* [ABOUT THIS TASK]: Print, exactly as they stand, the lines below from the one that has "Et badeværelse på Hotel Strandtangen" to the one that has "万代橋の写真素材 [FYI01720442]", inclusive, leaving out the pictures.

* [GIVEN RECORDS]:
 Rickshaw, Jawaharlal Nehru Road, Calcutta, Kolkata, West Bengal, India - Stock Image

---

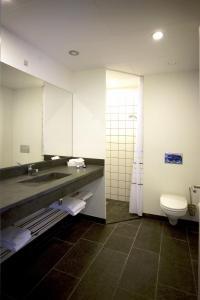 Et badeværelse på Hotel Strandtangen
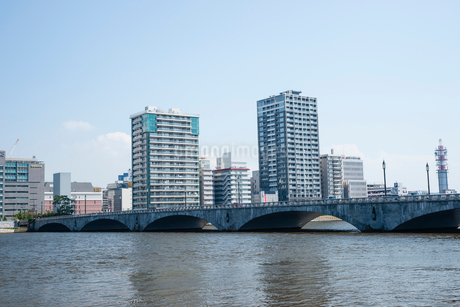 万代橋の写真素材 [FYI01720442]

* [THE ANSWER]:
 Et badeværelse på Hotel Strandtangen
 万代橋の写真素材 [FYI01720442]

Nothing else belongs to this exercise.